* _TASK DESCRIPTION_:
Output the entries below without any alteration.

* _PROVIDED INFORMATION_:
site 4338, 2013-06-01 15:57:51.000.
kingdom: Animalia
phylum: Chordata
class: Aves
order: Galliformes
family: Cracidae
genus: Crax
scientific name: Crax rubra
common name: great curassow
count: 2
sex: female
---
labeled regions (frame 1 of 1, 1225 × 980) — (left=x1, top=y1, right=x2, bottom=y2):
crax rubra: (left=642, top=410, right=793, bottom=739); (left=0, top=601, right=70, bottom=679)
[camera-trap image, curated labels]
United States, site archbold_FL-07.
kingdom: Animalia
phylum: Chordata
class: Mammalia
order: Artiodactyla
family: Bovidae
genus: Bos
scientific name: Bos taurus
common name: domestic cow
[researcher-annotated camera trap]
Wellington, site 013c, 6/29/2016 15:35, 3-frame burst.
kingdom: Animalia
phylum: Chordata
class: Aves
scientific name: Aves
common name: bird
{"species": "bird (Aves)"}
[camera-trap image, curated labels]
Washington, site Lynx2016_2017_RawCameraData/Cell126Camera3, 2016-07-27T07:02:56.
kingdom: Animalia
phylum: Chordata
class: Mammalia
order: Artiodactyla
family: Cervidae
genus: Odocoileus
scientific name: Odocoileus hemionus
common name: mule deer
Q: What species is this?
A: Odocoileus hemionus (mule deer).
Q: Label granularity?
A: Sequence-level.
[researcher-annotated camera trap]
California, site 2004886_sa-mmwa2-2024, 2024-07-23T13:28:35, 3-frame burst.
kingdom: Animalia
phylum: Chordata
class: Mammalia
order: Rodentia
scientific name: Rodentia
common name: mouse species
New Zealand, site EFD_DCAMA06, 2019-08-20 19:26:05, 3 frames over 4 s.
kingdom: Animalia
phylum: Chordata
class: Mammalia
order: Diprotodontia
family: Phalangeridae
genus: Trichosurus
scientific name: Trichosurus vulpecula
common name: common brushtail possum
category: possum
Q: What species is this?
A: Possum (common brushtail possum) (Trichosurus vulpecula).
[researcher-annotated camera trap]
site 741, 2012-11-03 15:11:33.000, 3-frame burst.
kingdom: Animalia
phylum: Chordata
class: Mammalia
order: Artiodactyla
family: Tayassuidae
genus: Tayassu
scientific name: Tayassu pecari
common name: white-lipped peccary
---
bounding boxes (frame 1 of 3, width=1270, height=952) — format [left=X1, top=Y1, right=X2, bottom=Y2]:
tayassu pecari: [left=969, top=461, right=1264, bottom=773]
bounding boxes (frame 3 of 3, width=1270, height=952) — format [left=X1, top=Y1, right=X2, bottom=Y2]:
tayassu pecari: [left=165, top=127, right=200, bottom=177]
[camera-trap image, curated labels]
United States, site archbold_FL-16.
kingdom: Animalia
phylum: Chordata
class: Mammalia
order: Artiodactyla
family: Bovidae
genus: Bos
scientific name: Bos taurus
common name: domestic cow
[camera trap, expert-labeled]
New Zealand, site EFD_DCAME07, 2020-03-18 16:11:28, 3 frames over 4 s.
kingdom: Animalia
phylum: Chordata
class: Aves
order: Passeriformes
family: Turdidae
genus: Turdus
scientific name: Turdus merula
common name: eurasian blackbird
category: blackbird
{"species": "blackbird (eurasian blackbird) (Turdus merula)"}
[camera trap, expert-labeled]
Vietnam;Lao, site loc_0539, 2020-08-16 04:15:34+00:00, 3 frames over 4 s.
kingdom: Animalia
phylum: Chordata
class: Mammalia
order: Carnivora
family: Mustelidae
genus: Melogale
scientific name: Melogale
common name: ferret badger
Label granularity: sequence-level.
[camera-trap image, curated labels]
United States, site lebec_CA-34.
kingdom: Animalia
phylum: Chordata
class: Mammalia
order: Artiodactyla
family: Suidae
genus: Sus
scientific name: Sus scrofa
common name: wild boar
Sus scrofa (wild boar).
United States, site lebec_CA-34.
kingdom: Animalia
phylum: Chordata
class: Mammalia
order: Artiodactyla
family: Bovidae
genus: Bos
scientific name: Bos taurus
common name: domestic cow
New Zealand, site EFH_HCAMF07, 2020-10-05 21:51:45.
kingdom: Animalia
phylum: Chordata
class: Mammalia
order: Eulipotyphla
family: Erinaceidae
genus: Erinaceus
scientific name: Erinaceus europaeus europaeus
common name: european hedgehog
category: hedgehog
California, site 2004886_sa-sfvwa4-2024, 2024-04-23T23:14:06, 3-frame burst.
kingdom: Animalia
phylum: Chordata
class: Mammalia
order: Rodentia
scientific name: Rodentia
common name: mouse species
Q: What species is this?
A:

* _SOLVED PROBLEM_:
site 4338, 2013-06-01 15:57:51.000.
kingdom: Animalia
phylum: Chordata
class: Aves
order: Galliformes
family: Cracidae
genus: Crax
scientific name: Crax rubra
common name: great curassow
count: 2
sex: female
---
labeled regions (frame 1 of 1, 1225 × 980) — (left=x1, top=y1, right=x2, bottom=y2):
crax rubra: (left=642, top=410, right=793, bottom=739); (left=0, top=601, right=70, bottom=679)
[camera-trap image, curated labels]
United States, site archbold_FL-07.
kingdom: Animalia
phylum: Chordata
class: Mammalia
order: Artiodactyla
family: Bovidae
genus: Bos
scientific name: Bos taurus
common name: domestic cow
[researcher-annotated camera trap]
Wellington, site 013c, 6/29/2016 15:35, 3-frame burst.
kingdom: Animalia
phylum: Chordata
class: Aves
scientific name: Aves
common name: bird
{"species": "bird (Aves)"}
[camera-trap image, curated labels]
Washington, site Lynx2016_2017_RawCameraData/Cell126Camera3, 2016-07-27T07:02:56.
kingdom: Animalia
phylum: Chordata
class: Mammalia
order: Artiodactyla
family: Cervidae
genus: Odocoileus
scientific name: Odocoileus hemionus
common name: mule deer
Q: What species is this?
A: Odocoileus hemionus (mule deer).
Q: Label granularity?
A: Sequence-level.
[researcher-annotated camera trap]
California, site 2004886_sa-mmwa2-2024, 2024-07-23T13:28:35, 3-frame burst.
kingdom: Animalia
phylum: Chordata
class: Mammalia
order: Rodentia
scientific name: Rodentia
common name: mouse species
New Zealand, site EFD_DCAMA06, 2019-08-20 19:26:05, 3 frames over 4 s.
kingdom: Animalia
phylum: Chordata
class: Mammalia
order: Diprotodontia
family: Phalangeridae
genus: Trichosurus
scientific name: Trichosurus vulpecula
common name: common brushtail possum
category: possum
Q: What species is this?
A: Possum (common brushtail possum) (Trichosurus vulpecula).
[researcher-annotated camera trap]
site 741, 2012-11-03 15:11:33.000, 3-frame burst.
kingdom: Animalia
phylum: Chordata
class: Mammalia
order: Artiodactyla
family: Tayassuidae
genus: Tayassu
scientific name: Tayassu pecari
common name: white-lipped peccary
---
bounding boxes (frame 1 of 3, width=1270, height=952) — format [left=X1, top=Y1, right=X2, bottom=Y2]:
tayassu pecari: [left=969, top=461, right=1264, bottom=773]
bounding boxes (frame 3 of 3, width=1270, height=952) — format [left=X1, top=Y1, right=X2, bottom=Y2]:
tayassu pecari: [left=165, top=127, right=200, bottom=177]
[camera-trap image, curated labels]
United States, site archbold_FL-16.
kingdom: Animalia
phylum: Chordata
class: Mammalia
order: Artiodactyla
family: Bovidae
genus: Bos
scientific name: Bos taurus
common name: domestic cow
[camera trap, expert-labeled]
New Zealand, site EFD_DCAME07, 2020-03-18 16:11:28, 3 frames over 4 s.
kingdom: Animalia
phylum: Chordata
class: Aves
order: Passeriformes
family: Turdidae
genus: Turdus
scientific name: Turdus merula
common name: eurasian blackbird
category: blackbird
{"species": "blackbird (eurasian blackbird) (Turdus merula)"}
[camera trap, expert-labeled]
Vietnam;Lao, site loc_0539, 2020-08-16 04:15:34+00:00, 3 frames over 4 s.
kingdom: Animalia
phylum: Chordata
class: Mammalia
order: Carnivora
family: Mustelidae
genus: Melogale
scientific name: Melogale
common name: ferret badger
Label granularity: sequence-level.
[camera-trap image, curated labels]
United States, site lebec_CA-34.
kingdom: Animalia
phylum: Chordata
class: Mammalia
order: Artiodactyla
family: Suidae
genus: Sus
scientific name: Sus scrofa
common name: wild boar
Sus scrofa (wild boar).
United States, site lebec_CA-34.
kingdom: Animalia
phylum: Chordata
class: Mammalia
order: Artiodactyla
family: Bovidae
genus: Bos
scientific name: Bos taurus
common name: domestic cow
New Zealand, site EFH_HCAMF07, 2020-10-05 21:51:45.
kingdom: Animalia
phylum: Chordata
class: Mammalia
order: Eulipotyphla
family: Erinaceidae
genus: Erinaceus
scientific name: Erinaceus europaeus europaeus
common name: european hedgehog
category: hedgehog
California, site 2004886_sa-sfvwa4-2024, 2024-04-23T23:14:06, 3-frame burst.
kingdom: Animalia
phylum: Chordata
class: Mammalia
order: Rodentia
scientific name: Rodentia
common name: mouse species
Q: What species is this?
A:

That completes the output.